Actually the comments seem to have been helpful enough. I can write the answer by adding the details so that the problem does not seem unsolvable.
$n, m$ are positive integers and $A, B$ are finite sets that $|A|=m$, $|B|=n$. If we use the inclusion-exclusion principle, the number of surjective (onto) functions from set $A$ to set $B$ is
$$ \color{blue}{n^m - \dbinom{n}{1}(n-1)^{m} + \dbinom{n}{2}(n-2)^{m} - \cdots + (-1)^{n-1}\dbinom{n}{n-1}1^{m} \\ = \sum_{r=0}^{n}(-1)^r\dbinom{n}{r}(n-r)^m} \tag{*}$$
$1.$ Let's take $n\geq5$ and $m=4$ in $(*)$. On the other hand, the number of surjective (onto) functions from set $A$ to set $B$ is $0$. So, we conclude that the first identity satisfy.
$$ \color{red}{n^4-\binom{n}{1}(n-1)^4+\binom{n}{2}(n-2)^4-\binom{n}{3}(n-3)^4+\cdots +(-1)^{n-1}\binom{n}{n-1}\cdot1^4=0} $$
$2.$ Let's take $n=m$ in $(*)$. In this case, if $f:A\to B$ is surjective then $f$ is injective (one-to-one) function. So, $f$ is bijective. On the other hand, the number of bijective functions is $n!$. Hence, we get
$$ \color{red}{n^n - \dbinom{n}{1}(n-1)^{n} + \dbinom{n}{2}(n-2)^{n} - \cdots + (-1)^{n-1}\dbinom{n}{n-1}1^{n} = n!} $$
Also, we can find a third identity with using $(*)$.

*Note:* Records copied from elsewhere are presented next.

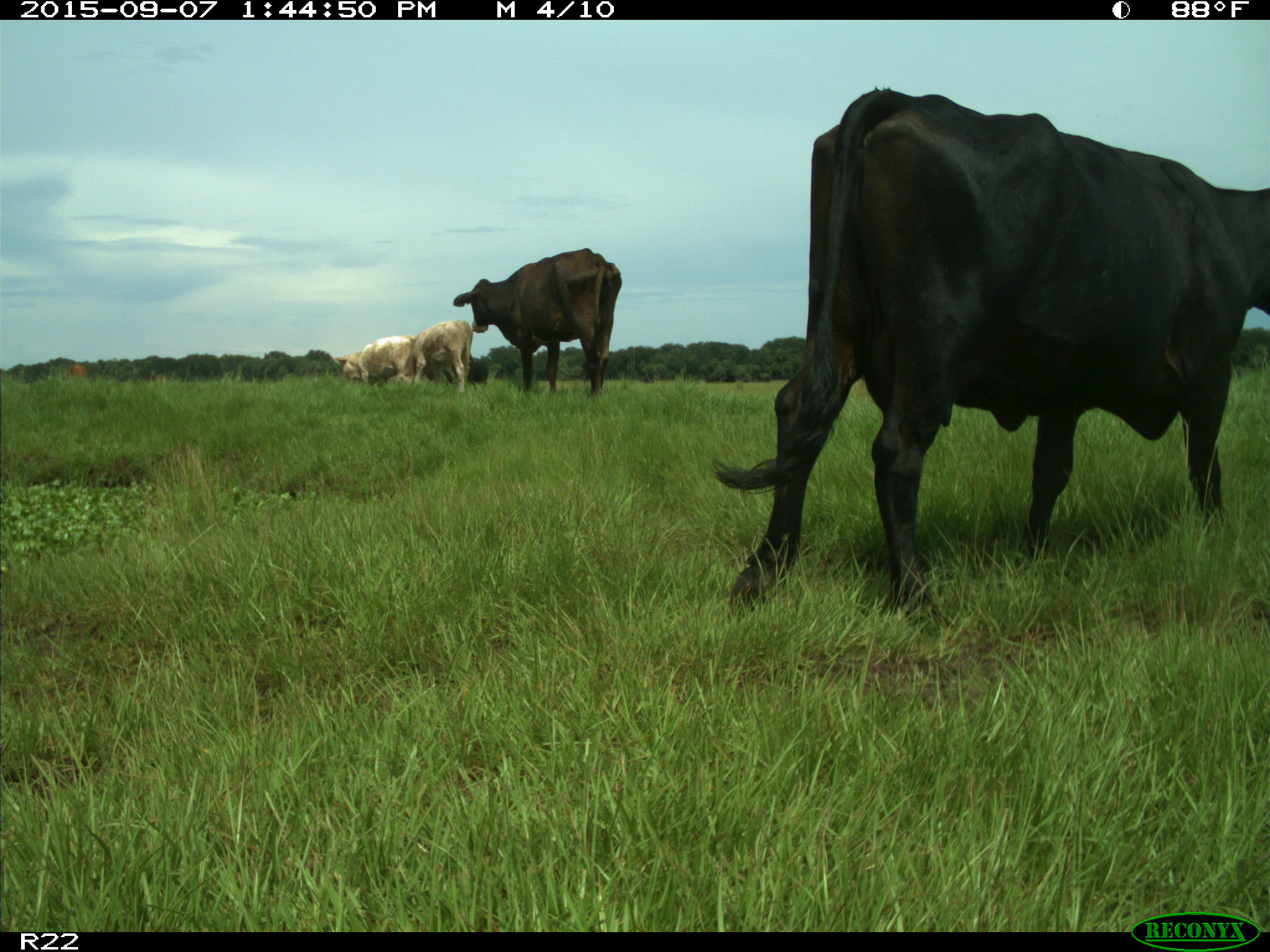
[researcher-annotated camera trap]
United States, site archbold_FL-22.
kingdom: Animalia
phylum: Chordata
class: Mammalia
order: Artiodactyla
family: Bovidae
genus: Bos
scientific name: Bos taurus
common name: domestic cow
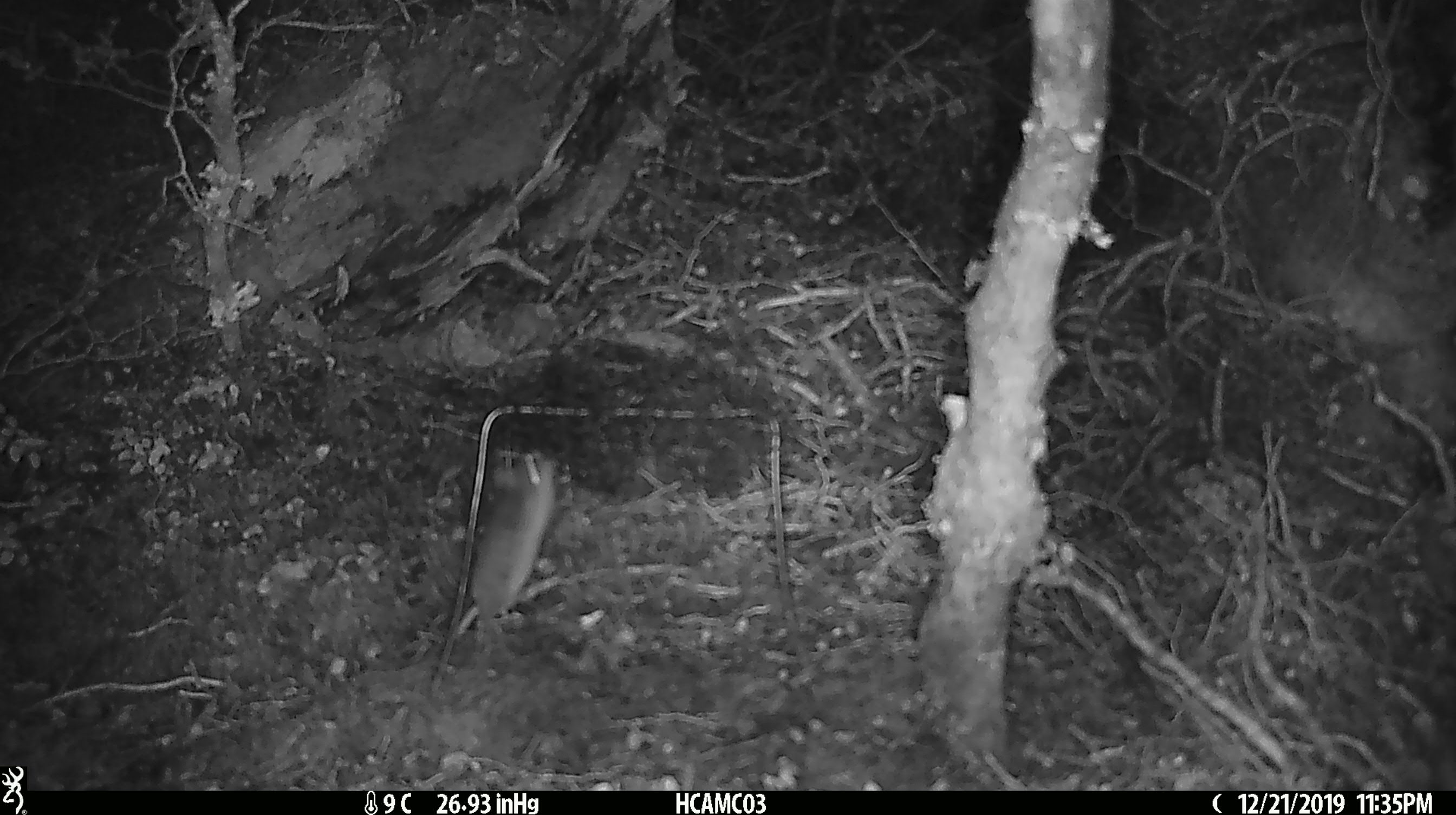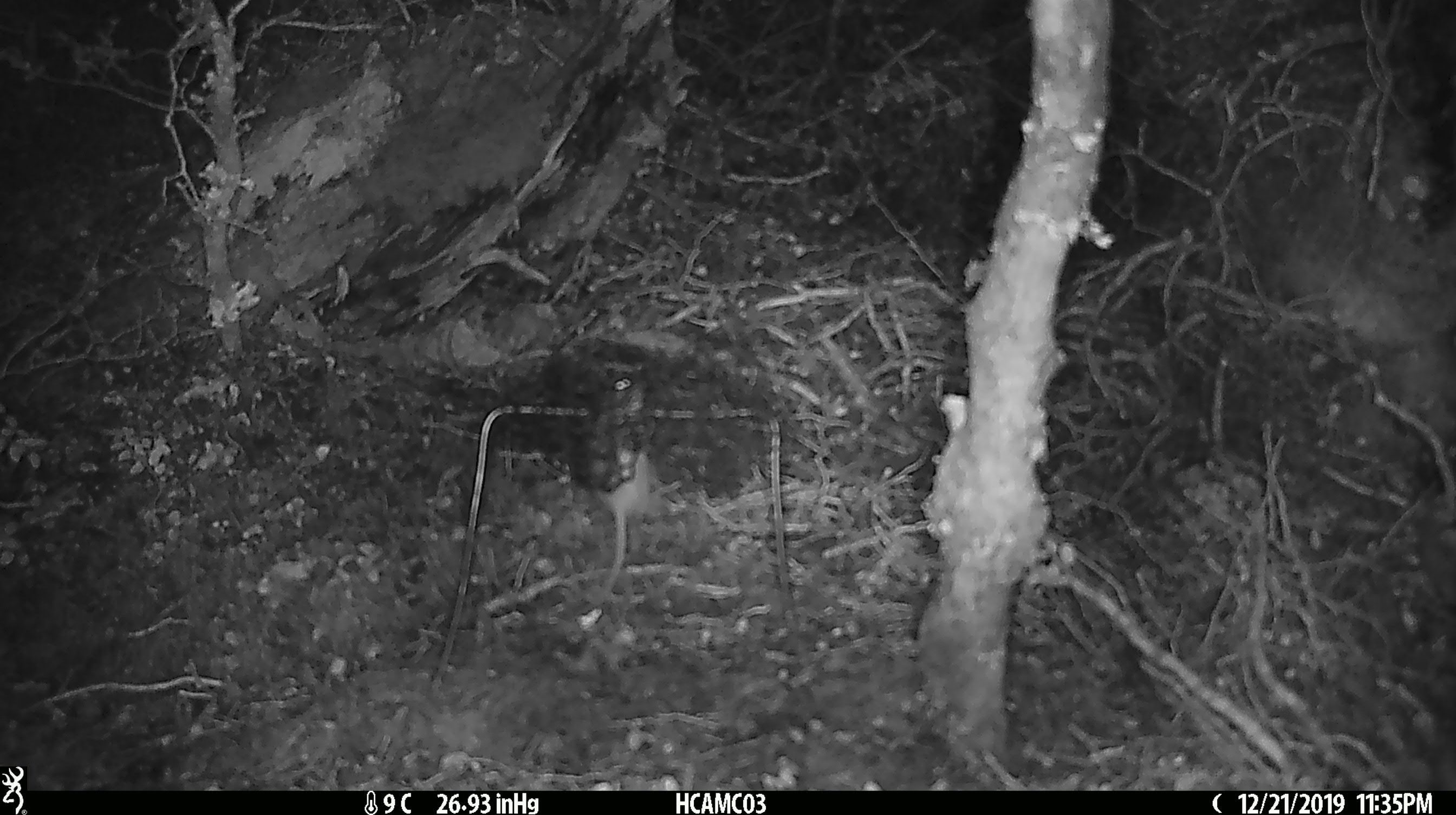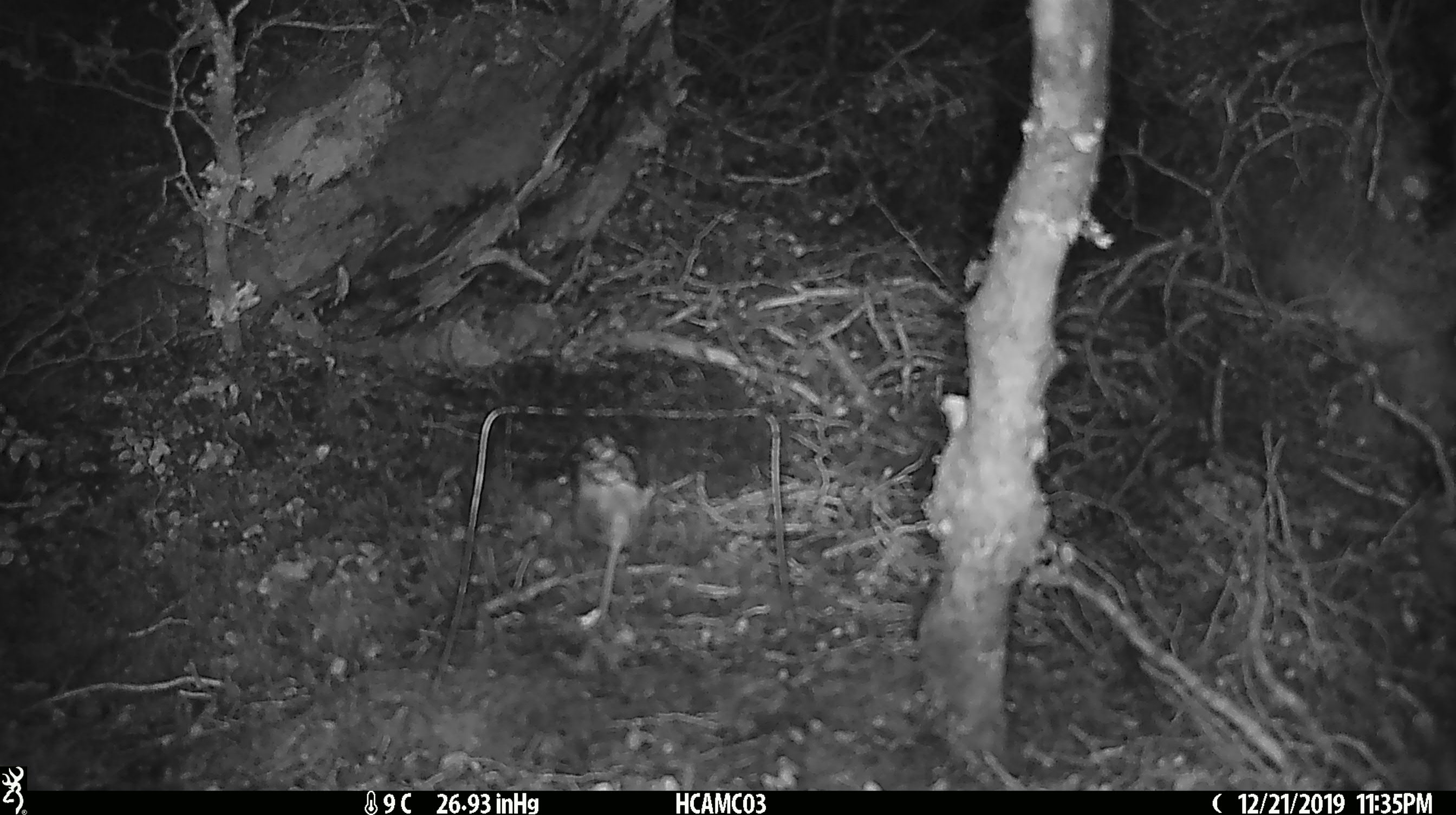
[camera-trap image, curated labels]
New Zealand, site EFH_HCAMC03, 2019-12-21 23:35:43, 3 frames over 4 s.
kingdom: Animalia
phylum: Chordata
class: Mammalia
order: Rodentia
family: Muridae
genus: Mus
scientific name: Mus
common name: mouse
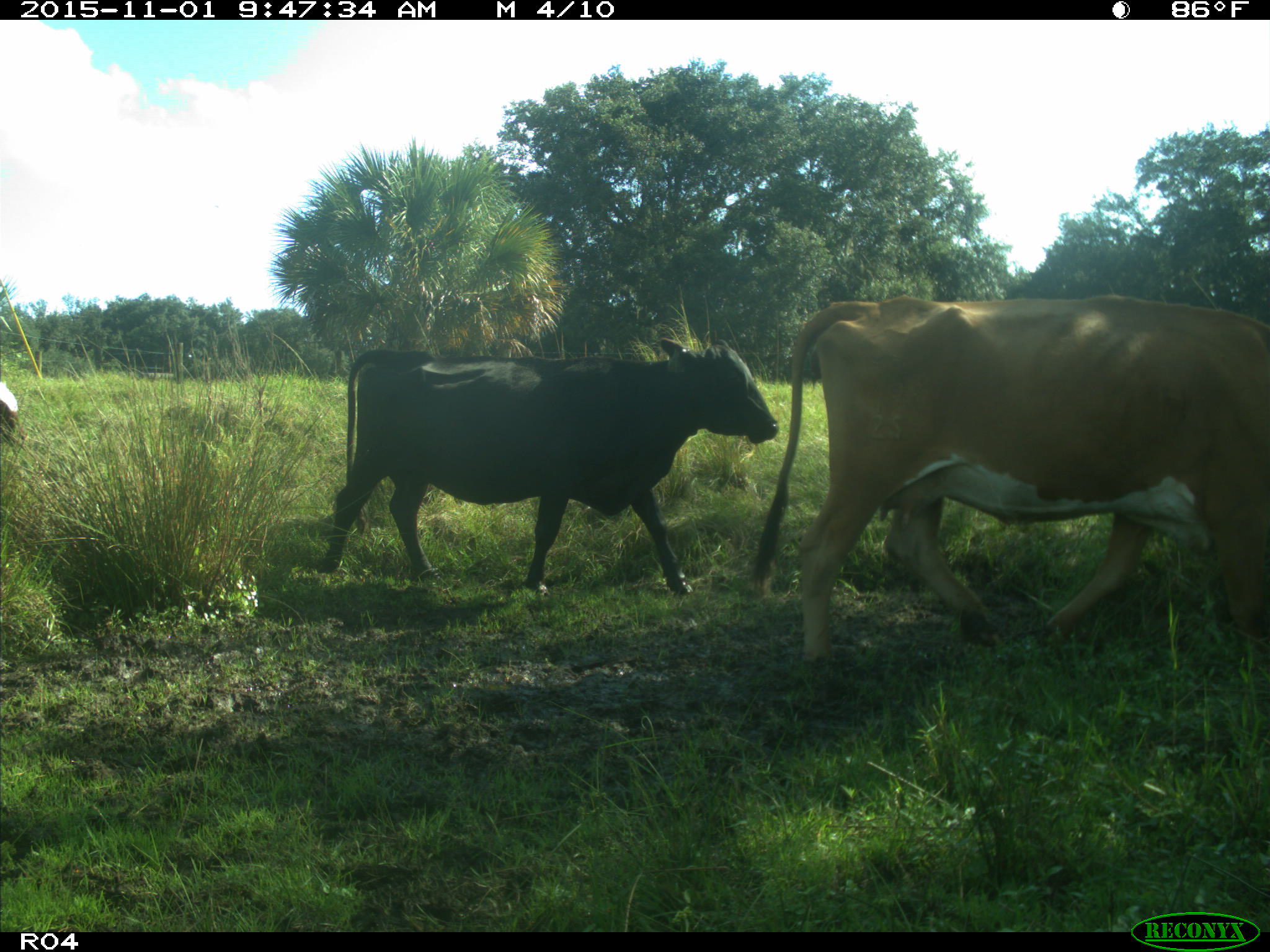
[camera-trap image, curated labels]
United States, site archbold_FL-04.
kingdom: Animalia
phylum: Chordata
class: Mammalia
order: Artiodactyla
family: Bovidae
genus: Bos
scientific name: Bos taurus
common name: domestic cow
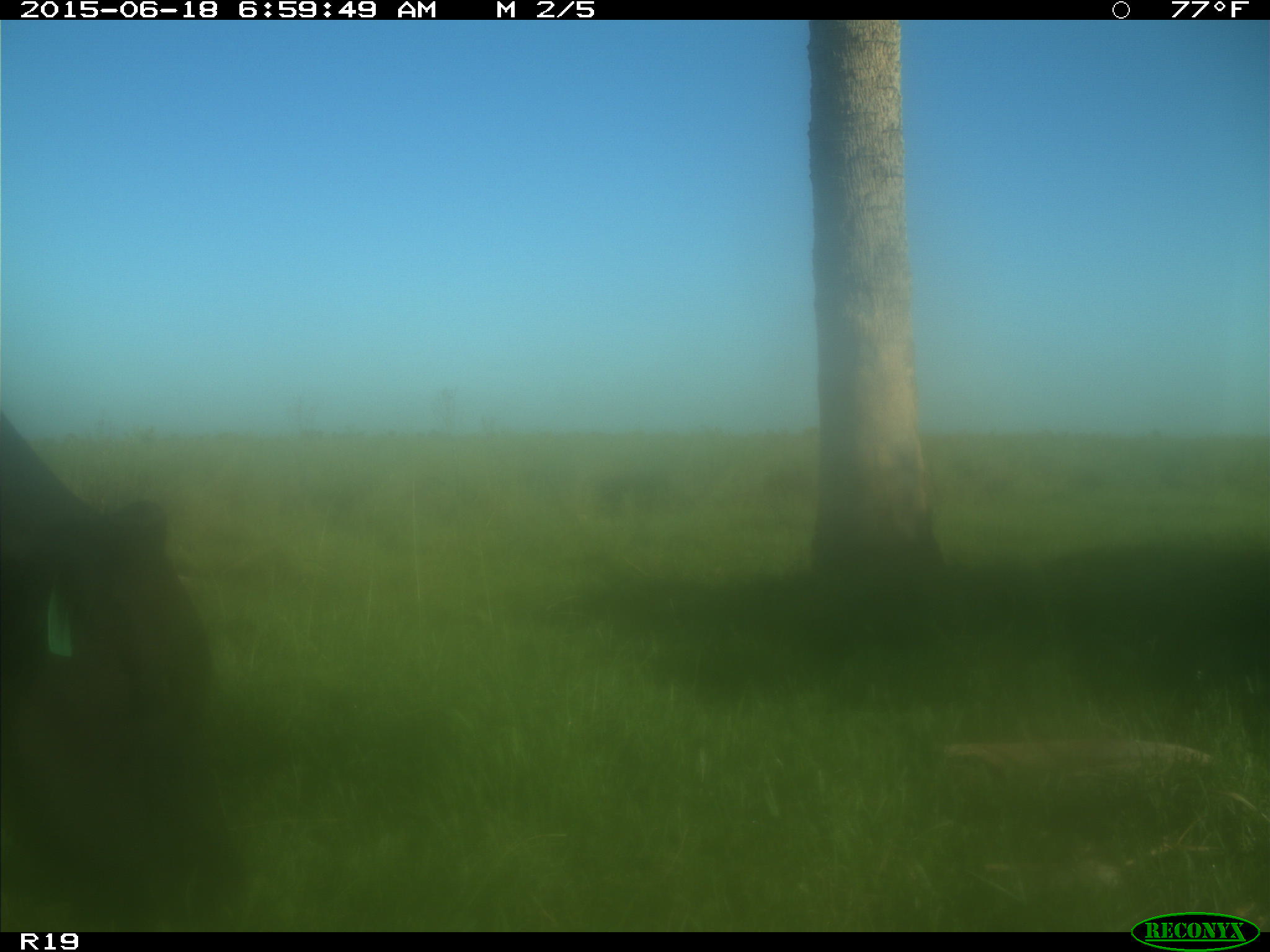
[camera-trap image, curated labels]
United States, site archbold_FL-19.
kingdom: Animalia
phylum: Chordata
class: Mammalia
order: Artiodactyla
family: Bovidae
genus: Bos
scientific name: Bos taurus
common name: domestic cow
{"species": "Bos taurus (domestic cow)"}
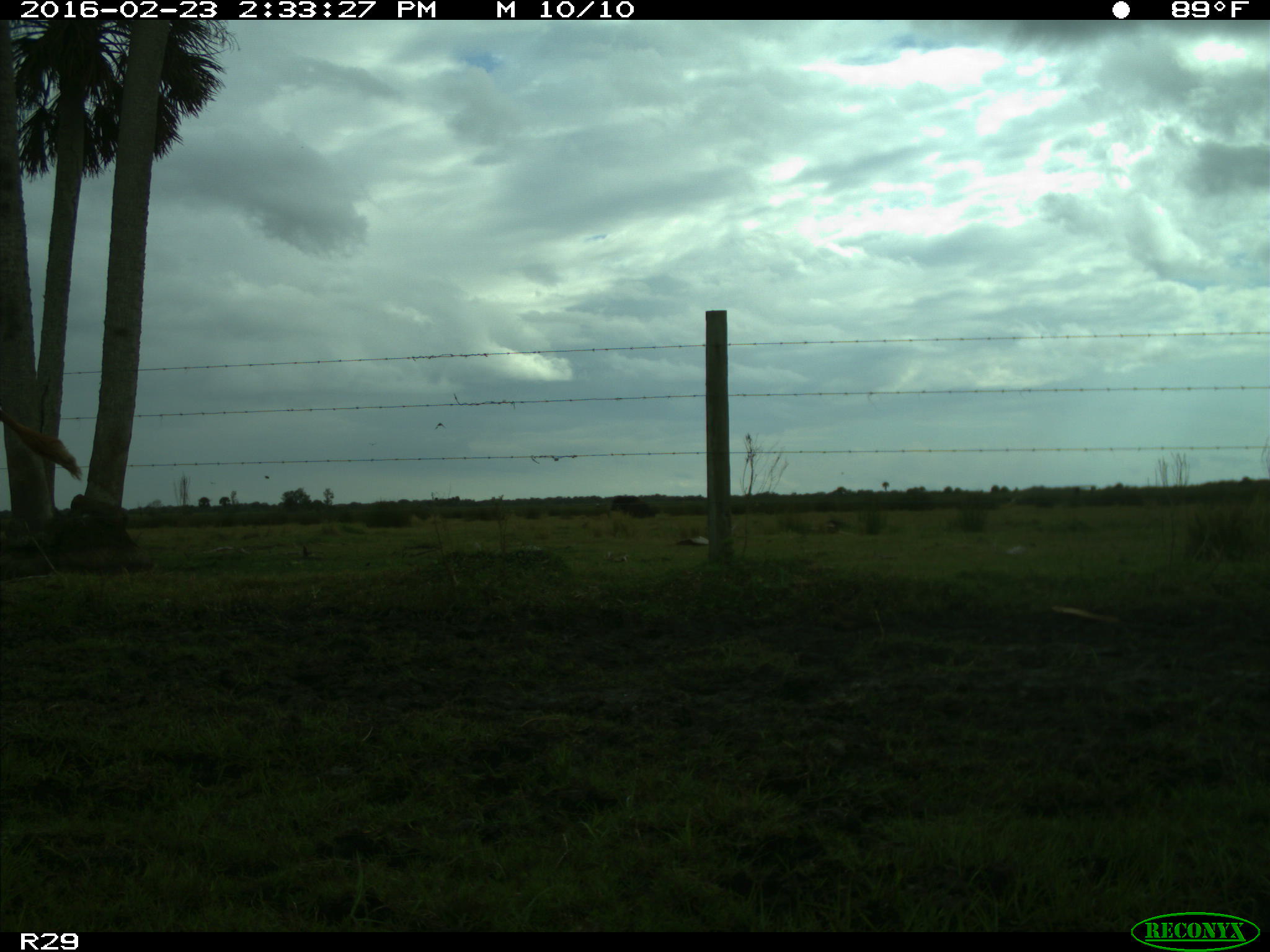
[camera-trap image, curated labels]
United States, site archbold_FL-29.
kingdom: Animalia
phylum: Chordata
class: Mammalia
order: Artiodactyla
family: Bovidae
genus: Bos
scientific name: Bos taurus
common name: domestic cow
Bos taurus (domestic cow).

$3.$ For all $n$ positive integers,
$$ \color{red}{\sum\limits_{k=0}^{n} (-1)^k\dbinom{n}{k}(n-k)^{n+1} = n! \dbinom{n+1}{2}}$$
Proof: Let $|A|=n+1, |B|=n$. By the inclusion-exclusion principle, the sum in the left had side gives the number of surjective functions. Now let's calculate the number of surjective functions directly. The image of the two elements in $A$ must be the same. We can select these two elements in the $\dbinom{n+1}{2}$ ways. We can choose their image in $B$ in $n$ ways. The other $n-1$ elements in $A$ will each have a different image. These are formed in $(n-1)!$ different ways. By the multiplication principle, we get the result as $\dbinom{n+1}{2}n(n-1)! = n! \dbinom{n+1}{2}$.